Tout cela pour dire que les utilisateurs ne peuvent être protégés lors de leur navigation sur le réseau. La psychologie, les particularités du comportement de l’individu sont largement exploitées par les cyber-criminels via la technique du social engineering (ingénierie sociale). Le cyber-criminel a bien souvent recours à cette méthode lorsqu’il ne sait comment s’y prendre pour s’infiltrer dans le système. Il peut faire la connaissance d’un des employés de l’organisation dans laquelle il souhaite s’introduire, pour obtenir des informations basiques qui lui permettront d’atteindre le système. Parfois même, il est possible de s’introduire dans le système sans avoir recours à des astuces techniques. Par exemple, l’auteur malicieux peut téléphoner à l’organisation qui l’intéresse, et se présentant comme un des employés – nouveau système administrateur par exemple – peut obtenir des informations très utiles – liste des employés avec les numéros de téléphones, les adresses IP des serveurs de la société etc. Avec ce type d’informations, le criminel a un solide point d’entrée pour passer à l’attaque.

Conclusion

L’informatique s’immisce toujours plus loin dans différents domaines de la vie courante de l’individu et c’est la raison pour laquelle la cybercriminalité prend de l’ampleur à grande vitesse.

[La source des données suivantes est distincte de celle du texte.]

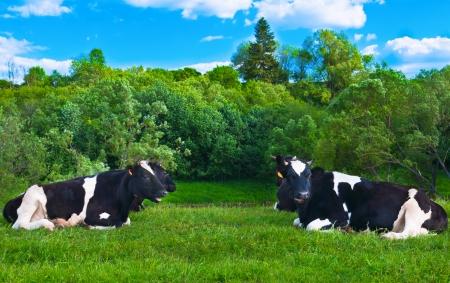 cow grazes on green meadow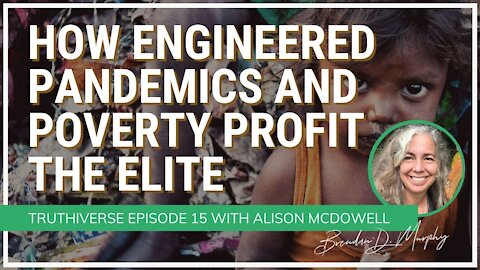 How Engineered Pandemics & Poverty Profit the Elite: Enter the Great Reset - with Alison McDowell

Construire un système de sécurité fiable dans le monde informatique d’aujourd’hui est loin d’être simple. Il existe un grand nombre de points faibles dans un système. Le processus de recherche des failles et leur correction est un travail continu. Pour régler les problèmes actuels, en remplacement des technologies obsolètes, arrivent de nouvelles, qui à leur tour font preuve de défauts. De nouvelles astuces sont inventées pour contourner les nouvelles technologies qui semblaient cette fois sans faille. Deux camps s’affrontent – les criminels informatiques et les spécialistes de la protection qui luttent sans cesse. A notre grand dommage, il faut noter que cette bataille se poursuit avec un succès tangent. Qui plus est, le comportement de beaucoup d’utilisateurs peut faire pencher dangereusement le poids dans la balance au profit de l’un comme de l’autre. L’individu, au comportement parfois imprévisible peut réduire à néant des efforts énormes passés à l’édification d’un système de sécurité fiable et résistant.

Il reste à espérer qu’après la lecture de cet article une partie des internautes sera plus alerte sur le thème de la sécurité informatique et lui accordera toute l’attention qu’elle mérite.